# Required task:
Extract every one of the following entries and reproduce each one verbatim, with the same wording, punctuation, and line breaks.

━━━━━ Data supplied

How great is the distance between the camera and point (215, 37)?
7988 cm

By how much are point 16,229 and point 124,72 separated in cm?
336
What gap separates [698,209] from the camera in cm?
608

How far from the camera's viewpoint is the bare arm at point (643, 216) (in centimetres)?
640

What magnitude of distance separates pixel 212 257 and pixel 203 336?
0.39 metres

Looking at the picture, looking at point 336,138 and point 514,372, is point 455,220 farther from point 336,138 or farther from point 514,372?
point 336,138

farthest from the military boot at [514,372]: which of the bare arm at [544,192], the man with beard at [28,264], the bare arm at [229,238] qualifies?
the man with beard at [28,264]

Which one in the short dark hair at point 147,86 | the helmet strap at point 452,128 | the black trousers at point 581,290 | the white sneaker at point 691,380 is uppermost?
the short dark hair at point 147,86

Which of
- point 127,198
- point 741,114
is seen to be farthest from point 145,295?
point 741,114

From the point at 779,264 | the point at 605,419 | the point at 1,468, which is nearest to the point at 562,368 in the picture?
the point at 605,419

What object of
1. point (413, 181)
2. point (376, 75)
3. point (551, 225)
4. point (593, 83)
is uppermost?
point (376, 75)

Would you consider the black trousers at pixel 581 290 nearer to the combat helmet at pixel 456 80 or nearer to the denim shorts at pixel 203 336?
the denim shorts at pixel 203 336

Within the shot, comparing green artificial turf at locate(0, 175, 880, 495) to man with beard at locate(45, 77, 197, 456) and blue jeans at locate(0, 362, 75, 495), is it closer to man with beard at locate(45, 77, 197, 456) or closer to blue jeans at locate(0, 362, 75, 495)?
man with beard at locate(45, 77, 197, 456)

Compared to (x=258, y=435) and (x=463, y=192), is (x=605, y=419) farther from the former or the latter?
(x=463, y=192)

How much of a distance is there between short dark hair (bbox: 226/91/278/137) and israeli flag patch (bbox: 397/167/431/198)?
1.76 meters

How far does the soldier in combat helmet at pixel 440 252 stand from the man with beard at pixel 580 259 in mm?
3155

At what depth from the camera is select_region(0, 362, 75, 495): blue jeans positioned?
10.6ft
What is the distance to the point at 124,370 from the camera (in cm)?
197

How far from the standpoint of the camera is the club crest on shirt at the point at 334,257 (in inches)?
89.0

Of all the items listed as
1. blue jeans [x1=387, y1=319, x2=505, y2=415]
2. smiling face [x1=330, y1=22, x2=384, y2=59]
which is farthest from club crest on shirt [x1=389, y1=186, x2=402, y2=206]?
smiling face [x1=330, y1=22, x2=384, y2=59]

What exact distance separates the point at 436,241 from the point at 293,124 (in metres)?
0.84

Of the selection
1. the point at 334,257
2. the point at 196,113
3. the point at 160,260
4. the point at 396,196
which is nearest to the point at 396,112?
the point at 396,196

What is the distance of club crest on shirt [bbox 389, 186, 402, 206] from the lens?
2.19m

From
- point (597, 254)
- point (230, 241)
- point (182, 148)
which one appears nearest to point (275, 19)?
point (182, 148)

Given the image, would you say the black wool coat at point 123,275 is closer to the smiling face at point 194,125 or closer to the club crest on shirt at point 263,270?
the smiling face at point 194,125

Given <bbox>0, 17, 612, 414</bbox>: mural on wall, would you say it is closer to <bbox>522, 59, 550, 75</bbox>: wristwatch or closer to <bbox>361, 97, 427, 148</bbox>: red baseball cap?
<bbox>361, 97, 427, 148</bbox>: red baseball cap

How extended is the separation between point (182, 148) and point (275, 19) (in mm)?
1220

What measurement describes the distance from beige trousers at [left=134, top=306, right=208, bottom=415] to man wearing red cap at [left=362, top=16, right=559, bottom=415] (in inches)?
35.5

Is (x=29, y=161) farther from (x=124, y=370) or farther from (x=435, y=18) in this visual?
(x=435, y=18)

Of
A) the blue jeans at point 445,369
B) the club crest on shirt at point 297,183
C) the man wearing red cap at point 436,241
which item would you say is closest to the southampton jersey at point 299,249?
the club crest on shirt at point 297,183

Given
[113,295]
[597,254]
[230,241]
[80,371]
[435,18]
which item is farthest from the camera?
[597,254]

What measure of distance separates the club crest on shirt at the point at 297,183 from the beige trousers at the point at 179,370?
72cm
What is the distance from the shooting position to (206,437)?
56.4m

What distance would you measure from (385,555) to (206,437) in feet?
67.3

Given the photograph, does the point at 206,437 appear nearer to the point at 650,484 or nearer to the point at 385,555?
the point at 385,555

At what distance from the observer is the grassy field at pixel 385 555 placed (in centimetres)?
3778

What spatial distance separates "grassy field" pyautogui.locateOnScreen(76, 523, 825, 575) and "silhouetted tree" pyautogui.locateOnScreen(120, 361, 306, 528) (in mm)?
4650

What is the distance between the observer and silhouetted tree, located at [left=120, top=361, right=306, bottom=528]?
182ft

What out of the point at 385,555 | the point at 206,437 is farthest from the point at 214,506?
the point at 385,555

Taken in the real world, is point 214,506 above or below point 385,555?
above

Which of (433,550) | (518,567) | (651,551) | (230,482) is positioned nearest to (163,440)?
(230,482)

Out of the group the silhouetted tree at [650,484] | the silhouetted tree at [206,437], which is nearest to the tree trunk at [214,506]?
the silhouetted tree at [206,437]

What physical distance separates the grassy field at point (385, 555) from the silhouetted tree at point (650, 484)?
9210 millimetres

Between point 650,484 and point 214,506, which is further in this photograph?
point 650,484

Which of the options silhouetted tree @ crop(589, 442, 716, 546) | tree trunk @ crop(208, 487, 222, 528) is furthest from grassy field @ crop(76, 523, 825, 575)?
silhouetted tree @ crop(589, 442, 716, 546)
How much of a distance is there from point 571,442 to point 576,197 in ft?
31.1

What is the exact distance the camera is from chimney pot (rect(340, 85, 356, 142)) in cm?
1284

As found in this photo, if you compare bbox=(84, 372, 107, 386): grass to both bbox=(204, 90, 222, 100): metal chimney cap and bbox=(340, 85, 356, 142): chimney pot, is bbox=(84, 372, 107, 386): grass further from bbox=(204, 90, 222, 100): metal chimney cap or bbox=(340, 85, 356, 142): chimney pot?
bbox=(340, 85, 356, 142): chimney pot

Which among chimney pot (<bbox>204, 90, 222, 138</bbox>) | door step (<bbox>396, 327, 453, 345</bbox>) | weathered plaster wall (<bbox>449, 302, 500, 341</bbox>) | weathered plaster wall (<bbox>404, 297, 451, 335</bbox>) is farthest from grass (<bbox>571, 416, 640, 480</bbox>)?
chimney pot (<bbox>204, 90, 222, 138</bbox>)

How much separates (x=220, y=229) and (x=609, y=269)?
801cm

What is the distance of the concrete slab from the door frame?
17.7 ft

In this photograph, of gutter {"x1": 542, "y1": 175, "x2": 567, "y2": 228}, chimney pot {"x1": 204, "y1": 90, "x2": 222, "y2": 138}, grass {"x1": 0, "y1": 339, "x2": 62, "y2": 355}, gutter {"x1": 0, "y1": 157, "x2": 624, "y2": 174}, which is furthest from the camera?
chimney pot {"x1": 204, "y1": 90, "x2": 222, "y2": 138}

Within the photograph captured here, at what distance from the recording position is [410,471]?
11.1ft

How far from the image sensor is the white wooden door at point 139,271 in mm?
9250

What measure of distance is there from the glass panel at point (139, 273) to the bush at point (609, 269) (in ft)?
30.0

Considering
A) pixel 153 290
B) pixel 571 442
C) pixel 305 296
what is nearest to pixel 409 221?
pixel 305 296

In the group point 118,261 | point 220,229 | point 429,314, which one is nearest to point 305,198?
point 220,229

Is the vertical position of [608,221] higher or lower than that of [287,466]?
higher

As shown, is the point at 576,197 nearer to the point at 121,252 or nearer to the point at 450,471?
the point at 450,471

━━━━━━━━━━

# Answer to the problem:
How great is the distance between the camera and point (215, 37)?
7988 cm

By how much are point 16,229 and point 124,72 separated in cm?
336
What gap separates [698,209] from the camera in cm?
608

How far from the camera's viewpoint is the bare arm at point (643, 216) (in centimetres)?
640

What magnitude of distance separates pixel 212 257 and pixel 203 336?
0.39 metres

Looking at the picture, looking at point 336,138 and point 514,372, is point 455,220 farther from point 336,138 or farther from point 514,372?
point 336,138

farthest from the military boot at [514,372]: which of the bare arm at [544,192], the man with beard at [28,264], the bare arm at [229,238] qualifies?
the man with beard at [28,264]

Which one in the short dark hair at point 147,86 | the helmet strap at point 452,128 | the black trousers at point 581,290 | the white sneaker at point 691,380 is uppermost?
the short dark hair at point 147,86

Which of
- point 127,198
- point 741,114
is seen to be farthest from point 145,295?
point 741,114

From the point at 779,264 | the point at 605,419 | the point at 1,468, which is nearest to the point at 562,368 in the picture?
the point at 605,419

What object of
1. point (413, 181)
2. point (376, 75)
3. point (551, 225)
4. point (593, 83)
is uppermost?
point (376, 75)

Would you consider the black trousers at pixel 581 290 nearer to the combat helmet at pixel 456 80 or nearer to the denim shorts at pixel 203 336?
the denim shorts at pixel 203 336

Within the shot, comparing green artificial turf at locate(0, 175, 880, 495) to man with beard at locate(45, 77, 197, 456) and blue jeans at locate(0, 362, 75, 495), is it closer to man with beard at locate(45, 77, 197, 456) or closer to blue jeans at locate(0, 362, 75, 495)?
man with beard at locate(45, 77, 197, 456)

Compared to (x=258, y=435) and (x=463, y=192), is (x=605, y=419) farther from the former or the latter?
(x=463, y=192)

How much of a distance is there between short dark hair (bbox: 226/91/278/137) and israeli flag patch (bbox: 397/167/431/198)?
1.76 meters

How far does the soldier in combat helmet at pixel 440 252 stand from the man with beard at pixel 580 259 in mm?
3155

At what depth from the camera is select_region(0, 362, 75, 495): blue jeans positioned?
10.6ft
What is the distance to the point at 124,370 from the camera (in cm)?
197

How far from the standpoint of the camera is the club crest on shirt at the point at 334,257 (in inches)?
89.0

Of all the items listed as
1. blue jeans [x1=387, y1=319, x2=505, y2=415]
2. smiling face [x1=330, y1=22, x2=384, y2=59]
which is farthest from club crest on shirt [x1=389, y1=186, x2=402, y2=206]?
smiling face [x1=330, y1=22, x2=384, y2=59]

What exact distance separates the point at 436,241 from the point at 293,124 (in metres)?
0.84

Of the selection
1. the point at 334,257
2. the point at 196,113
3. the point at 160,260
4. the point at 396,196
which is nearest to the point at 396,112?
the point at 396,196

What is the distance of club crest on shirt [bbox 389, 186, 402, 206] from the lens?
2.19m

From
- point (597, 254)
- point (230, 241)
- point (182, 148)
which one appears nearest to point (275, 19)?
point (182, 148)

Given the image, would you say the black wool coat at point 123,275 is closer to the smiling face at point 194,125 or closer to the club crest on shirt at point 263,270?
the smiling face at point 194,125

Given <bbox>0, 17, 612, 414</bbox>: mural on wall, would you say it is closer to <bbox>522, 59, 550, 75</bbox>: wristwatch or closer to <bbox>361, 97, 427, 148</bbox>: red baseball cap?
<bbox>361, 97, 427, 148</bbox>: red baseball cap

How extended is the separation between point (182, 148) and point (275, 19) (in mm)?
1220

What measurement describes the distance from beige trousers at [left=134, top=306, right=208, bottom=415] to man wearing red cap at [left=362, top=16, right=559, bottom=415] (in inches)?
35.5

Is (x=29, y=161) farther from (x=124, y=370) or farther from (x=435, y=18) in this visual?
(x=435, y=18)

Of
A) the blue jeans at point 445,369
B) the club crest on shirt at point 297,183
C) the man wearing red cap at point 436,241
which item would you say is closest to the southampton jersey at point 299,249?
the club crest on shirt at point 297,183

Given
[113,295]
[597,254]
[230,241]
[80,371]
[435,18]
which item is farthest from the camera?
[597,254]

What measure of distance separates the club crest on shirt at the point at 297,183 from the beige trousers at the point at 179,370?
72cm
What is the distance from the shooting position to (206,437)?
56.4m

What distance would you measure from (385,555) to (206,437) in feet?
67.3

Given the photograph, does the point at 206,437 appear nearer to the point at 650,484 or nearer to the point at 385,555?
the point at 385,555

At what distance from the observer is the grassy field at pixel 385 555 placed (in centimetres)?
3778

What spatial distance separates "grassy field" pyautogui.locateOnScreen(76, 523, 825, 575) and "silhouetted tree" pyautogui.locateOnScreen(120, 361, 306, 528) (in mm)?
4650

What is the distance between the observer and silhouetted tree, located at [left=120, top=361, right=306, bottom=528]?
182ft

What out of the point at 385,555 | the point at 206,437 is farthest from the point at 214,506?
the point at 385,555

Taken in the real world, is point 214,506 above or below point 385,555?
above

Which of (433,550) | (518,567) | (651,551) | (230,482) is positioned nearest to (163,440)?
(230,482)

Out of the group the silhouetted tree at [650,484] | the silhouetted tree at [206,437], which is nearest to the tree trunk at [214,506]?
the silhouetted tree at [206,437]

What physical distance separates the grassy field at point (385, 555) from the silhouetted tree at point (650, 484)?
9210 millimetres

Between point 650,484 and point 214,506, which is further in this photograph?
point 650,484

Which of the options silhouetted tree @ crop(589, 442, 716, 546) | tree trunk @ crop(208, 487, 222, 528) is furthest from grassy field @ crop(76, 523, 825, 575)?
silhouetted tree @ crop(589, 442, 716, 546)
How much of a distance is there from point 571,442 to point 576,197 in ft?
31.1

What is the exact distance the camera is from chimney pot (rect(340, 85, 356, 142)) in cm?
1284

As found in this photo, if you compare bbox=(84, 372, 107, 386): grass to both bbox=(204, 90, 222, 100): metal chimney cap and bbox=(340, 85, 356, 142): chimney pot, is bbox=(84, 372, 107, 386): grass further from bbox=(204, 90, 222, 100): metal chimney cap or bbox=(340, 85, 356, 142): chimney pot?
bbox=(340, 85, 356, 142): chimney pot

Which among chimney pot (<bbox>204, 90, 222, 138</bbox>) | door step (<bbox>396, 327, 453, 345</bbox>) | weathered plaster wall (<bbox>449, 302, 500, 341</bbox>) | weathered plaster wall (<bbox>404, 297, 451, 335</bbox>) is farthest from grass (<bbox>571, 416, 640, 480</bbox>)?
chimney pot (<bbox>204, 90, 222, 138</bbox>)

How much separates (x=220, y=229) and (x=609, y=269)?
801cm

What is the distance of the concrete slab from the door frame?
17.7 ft

In this photograph, of gutter {"x1": 542, "y1": 175, "x2": 567, "y2": 228}, chimney pot {"x1": 204, "y1": 90, "x2": 222, "y2": 138}, grass {"x1": 0, "y1": 339, "x2": 62, "y2": 355}, gutter {"x1": 0, "y1": 157, "x2": 624, "y2": 174}, which is furthest from the camera?
chimney pot {"x1": 204, "y1": 90, "x2": 222, "y2": 138}

Within the photograph captured here, at what distance from the recording position is [410,471]?
11.1ft

How far from the image sensor is the white wooden door at point 139,271 in mm?
9250

What measure of distance is there from the glass panel at point (139, 273) to the bush at point (609, 269) (in ft)?
30.0

Considering
A) pixel 153 290
B) pixel 571 442
C) pixel 305 296
what is nearest to pixel 409 221?
pixel 305 296

In the group point 118,261 | point 220,229 | point 429,314, which one is nearest to point 305,198?
point 220,229

Is the vertical position of [608,221] higher or lower than that of [287,466]?
higher

As shown, is the point at 576,197 nearer to the point at 121,252 or nearer to the point at 450,471?
the point at 450,471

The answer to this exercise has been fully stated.